Peki eğer durum buysa, insanlar neden kırılmaktan bu kadar korkuyor? Çünkü güvenlik açığı, bir dizi başka zorlayıcı duygusal durumla ilişkili. Örneğin hayal kırıklığı, utanç, korku ve keder gibi zor duygularda da sıklıkla rol oynuyor. “Savunmasız olma korkusu”, genellikle reddedilme veya terk edilme korkusuyla da ilişkili.

Savunmasız olma korkusuyla duvarlar ördüğünüzü nasıl anlarsınız?

Küçük bir çocukken muhtemelen daha açık ve özgürdünüz, kendinizi başkalarına korkusuzca açıyordunuz. Ancak büyüyüp olgunlaştıkça dünyanın çok acı verici bir yer olabileceğini öğrendiniz. Herkesin sizin tarafınızda olmadığını ve her durumun istediğiniz gibi gitmeyeceğini fark ettiniz. Dolayısıyla belki de zamanla, kendinizi korumayı da öğrendiniz.
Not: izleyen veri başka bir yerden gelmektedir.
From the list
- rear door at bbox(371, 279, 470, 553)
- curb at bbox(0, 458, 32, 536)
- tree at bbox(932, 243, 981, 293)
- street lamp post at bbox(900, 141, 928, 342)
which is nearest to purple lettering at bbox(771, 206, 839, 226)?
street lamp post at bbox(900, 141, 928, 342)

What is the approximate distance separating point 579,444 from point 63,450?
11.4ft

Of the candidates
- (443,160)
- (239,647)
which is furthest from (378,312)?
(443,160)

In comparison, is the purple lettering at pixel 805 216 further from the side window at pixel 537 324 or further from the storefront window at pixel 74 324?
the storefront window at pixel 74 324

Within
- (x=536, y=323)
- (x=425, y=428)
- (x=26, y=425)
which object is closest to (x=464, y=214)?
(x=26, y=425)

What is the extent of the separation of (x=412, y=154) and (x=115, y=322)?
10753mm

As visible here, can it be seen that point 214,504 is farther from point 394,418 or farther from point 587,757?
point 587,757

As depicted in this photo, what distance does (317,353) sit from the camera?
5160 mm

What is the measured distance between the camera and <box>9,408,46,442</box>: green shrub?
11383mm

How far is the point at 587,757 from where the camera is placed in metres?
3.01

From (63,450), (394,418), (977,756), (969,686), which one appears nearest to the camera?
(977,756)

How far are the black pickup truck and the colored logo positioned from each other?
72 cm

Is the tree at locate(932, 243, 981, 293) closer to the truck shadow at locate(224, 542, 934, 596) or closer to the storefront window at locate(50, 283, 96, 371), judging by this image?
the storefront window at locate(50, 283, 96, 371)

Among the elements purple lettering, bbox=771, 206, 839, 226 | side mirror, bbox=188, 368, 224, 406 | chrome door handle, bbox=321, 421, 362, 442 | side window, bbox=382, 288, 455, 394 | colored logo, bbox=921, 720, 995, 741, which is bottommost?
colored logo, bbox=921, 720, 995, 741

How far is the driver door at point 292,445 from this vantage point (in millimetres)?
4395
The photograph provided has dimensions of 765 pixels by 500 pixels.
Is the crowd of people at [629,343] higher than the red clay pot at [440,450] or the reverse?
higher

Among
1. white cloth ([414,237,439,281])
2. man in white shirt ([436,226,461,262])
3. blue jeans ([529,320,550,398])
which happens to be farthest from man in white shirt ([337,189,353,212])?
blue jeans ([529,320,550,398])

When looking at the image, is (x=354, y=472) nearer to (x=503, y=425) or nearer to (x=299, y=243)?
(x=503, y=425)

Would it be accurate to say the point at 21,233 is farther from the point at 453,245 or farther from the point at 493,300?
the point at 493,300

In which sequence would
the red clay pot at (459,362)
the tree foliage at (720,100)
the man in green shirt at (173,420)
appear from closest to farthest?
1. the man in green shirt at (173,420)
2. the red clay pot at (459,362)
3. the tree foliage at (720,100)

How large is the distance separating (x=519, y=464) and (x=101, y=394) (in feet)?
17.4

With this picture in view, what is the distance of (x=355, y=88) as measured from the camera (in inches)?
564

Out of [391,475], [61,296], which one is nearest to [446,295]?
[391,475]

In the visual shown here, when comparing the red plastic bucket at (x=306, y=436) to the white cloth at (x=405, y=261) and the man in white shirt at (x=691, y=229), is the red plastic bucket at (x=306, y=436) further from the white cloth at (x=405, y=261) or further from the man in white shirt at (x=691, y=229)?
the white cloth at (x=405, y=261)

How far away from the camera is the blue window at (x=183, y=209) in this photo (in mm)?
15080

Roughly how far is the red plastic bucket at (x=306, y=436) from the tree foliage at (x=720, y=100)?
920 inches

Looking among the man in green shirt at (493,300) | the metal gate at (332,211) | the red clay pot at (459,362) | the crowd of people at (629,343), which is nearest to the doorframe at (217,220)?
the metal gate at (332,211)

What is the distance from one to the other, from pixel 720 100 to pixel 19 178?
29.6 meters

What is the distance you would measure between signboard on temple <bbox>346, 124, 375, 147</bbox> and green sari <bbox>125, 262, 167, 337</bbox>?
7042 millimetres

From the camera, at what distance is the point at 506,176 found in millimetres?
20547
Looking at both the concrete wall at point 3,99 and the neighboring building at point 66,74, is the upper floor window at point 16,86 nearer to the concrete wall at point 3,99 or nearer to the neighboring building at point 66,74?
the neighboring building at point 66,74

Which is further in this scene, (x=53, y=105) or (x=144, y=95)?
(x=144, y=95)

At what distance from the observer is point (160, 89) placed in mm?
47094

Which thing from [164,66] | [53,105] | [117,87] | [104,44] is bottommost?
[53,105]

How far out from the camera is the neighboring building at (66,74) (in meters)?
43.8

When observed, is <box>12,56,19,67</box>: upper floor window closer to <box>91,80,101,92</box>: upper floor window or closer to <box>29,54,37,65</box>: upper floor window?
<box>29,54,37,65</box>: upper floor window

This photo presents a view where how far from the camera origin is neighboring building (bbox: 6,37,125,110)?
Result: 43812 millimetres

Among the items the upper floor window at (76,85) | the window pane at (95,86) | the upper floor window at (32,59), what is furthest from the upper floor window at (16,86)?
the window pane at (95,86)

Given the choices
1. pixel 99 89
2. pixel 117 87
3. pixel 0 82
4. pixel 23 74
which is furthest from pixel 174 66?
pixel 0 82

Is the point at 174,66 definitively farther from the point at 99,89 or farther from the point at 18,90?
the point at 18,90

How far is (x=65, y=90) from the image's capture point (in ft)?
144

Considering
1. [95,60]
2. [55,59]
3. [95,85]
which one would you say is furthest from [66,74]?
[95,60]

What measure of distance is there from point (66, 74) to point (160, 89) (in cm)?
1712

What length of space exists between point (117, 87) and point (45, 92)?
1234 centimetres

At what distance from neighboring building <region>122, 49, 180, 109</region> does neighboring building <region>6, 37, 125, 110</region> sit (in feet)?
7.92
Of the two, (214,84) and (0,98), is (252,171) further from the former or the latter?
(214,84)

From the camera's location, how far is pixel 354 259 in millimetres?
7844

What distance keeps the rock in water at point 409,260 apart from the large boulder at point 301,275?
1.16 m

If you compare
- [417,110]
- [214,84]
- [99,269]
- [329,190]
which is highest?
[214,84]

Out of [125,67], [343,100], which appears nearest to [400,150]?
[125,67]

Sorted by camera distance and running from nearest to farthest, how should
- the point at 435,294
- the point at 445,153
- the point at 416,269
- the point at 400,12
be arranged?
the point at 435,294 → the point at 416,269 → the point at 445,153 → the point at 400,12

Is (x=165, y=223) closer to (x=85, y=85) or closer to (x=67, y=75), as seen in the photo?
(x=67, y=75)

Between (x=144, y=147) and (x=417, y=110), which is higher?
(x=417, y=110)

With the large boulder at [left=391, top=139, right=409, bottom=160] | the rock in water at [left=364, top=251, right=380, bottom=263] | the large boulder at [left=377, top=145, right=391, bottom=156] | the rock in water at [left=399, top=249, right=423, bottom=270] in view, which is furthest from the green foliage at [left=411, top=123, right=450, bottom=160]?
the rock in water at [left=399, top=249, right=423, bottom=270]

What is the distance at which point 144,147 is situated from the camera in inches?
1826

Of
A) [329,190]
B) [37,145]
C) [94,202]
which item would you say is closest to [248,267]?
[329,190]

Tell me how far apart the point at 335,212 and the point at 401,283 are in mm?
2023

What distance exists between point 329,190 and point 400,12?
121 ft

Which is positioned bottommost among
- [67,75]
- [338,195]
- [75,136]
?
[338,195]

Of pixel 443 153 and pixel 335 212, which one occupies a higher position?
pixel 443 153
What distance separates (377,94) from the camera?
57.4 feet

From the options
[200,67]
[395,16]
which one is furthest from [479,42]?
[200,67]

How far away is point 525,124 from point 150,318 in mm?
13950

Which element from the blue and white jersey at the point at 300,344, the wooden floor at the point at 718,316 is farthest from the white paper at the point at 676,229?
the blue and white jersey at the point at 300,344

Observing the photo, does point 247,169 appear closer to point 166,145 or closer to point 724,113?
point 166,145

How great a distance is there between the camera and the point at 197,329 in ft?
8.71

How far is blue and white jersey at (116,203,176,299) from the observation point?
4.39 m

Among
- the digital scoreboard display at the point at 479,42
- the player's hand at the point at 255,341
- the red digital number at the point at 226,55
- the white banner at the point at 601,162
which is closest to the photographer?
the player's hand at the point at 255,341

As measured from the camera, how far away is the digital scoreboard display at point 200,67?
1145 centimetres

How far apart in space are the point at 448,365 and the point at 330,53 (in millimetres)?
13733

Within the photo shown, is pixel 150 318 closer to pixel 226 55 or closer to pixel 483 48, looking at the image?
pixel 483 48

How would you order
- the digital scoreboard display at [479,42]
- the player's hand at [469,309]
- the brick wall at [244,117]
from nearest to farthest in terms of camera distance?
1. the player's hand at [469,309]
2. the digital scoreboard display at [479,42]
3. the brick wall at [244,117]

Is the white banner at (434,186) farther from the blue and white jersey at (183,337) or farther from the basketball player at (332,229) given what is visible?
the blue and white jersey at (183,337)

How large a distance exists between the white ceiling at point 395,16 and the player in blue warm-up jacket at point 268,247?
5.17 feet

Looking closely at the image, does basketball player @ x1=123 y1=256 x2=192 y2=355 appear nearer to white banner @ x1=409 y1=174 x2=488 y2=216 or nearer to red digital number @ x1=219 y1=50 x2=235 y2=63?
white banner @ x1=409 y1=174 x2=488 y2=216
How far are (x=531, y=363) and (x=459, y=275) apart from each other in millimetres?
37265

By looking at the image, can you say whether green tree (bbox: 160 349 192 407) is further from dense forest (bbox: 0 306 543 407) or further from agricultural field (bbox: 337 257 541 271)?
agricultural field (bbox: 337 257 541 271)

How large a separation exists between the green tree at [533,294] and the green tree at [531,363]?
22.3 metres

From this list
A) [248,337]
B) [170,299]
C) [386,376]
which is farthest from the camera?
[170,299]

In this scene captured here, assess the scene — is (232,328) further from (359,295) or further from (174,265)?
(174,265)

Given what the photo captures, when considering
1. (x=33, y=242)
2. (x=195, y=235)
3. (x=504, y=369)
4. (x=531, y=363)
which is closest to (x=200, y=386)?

Bu, kalbinizin etrafına duvarlar ördüğünüz, sizi inciten kişiyi aslında sevmediğinize kendinizi ikna ettiğiniz ve inkar sanatında pratik yaptığınız gibi anlamlara gelebilir… Daha da kötüsü, kendinizle ilgili olumsuz düşünce ve duygulara inanmaya ve onları içselleştirmeye başlamış olabilirsiniz. Hayatın acılarına cevap ararken onlardan sorumlu olduğunuzu bile düşünebilirsiniz.

Kendine duvarlar inşa etmek, aynı zamanda ilişkilerde hızla geri çekilebileceğiniz güvenli bir alan yaratabilir. Ama diğer yandan enerjinin ve sevginin her iki yönde akışını engeller. Tıpkı olumsuz duygular gibi olumlu duyguları da verememek veya alamamak; kendi duygusal savunmalarınızın arkasına hapsolmak kolaydır. Hatta bugün, bunu yapmak birçok insanı izole edilmiş ve yalnız hissettiriyor.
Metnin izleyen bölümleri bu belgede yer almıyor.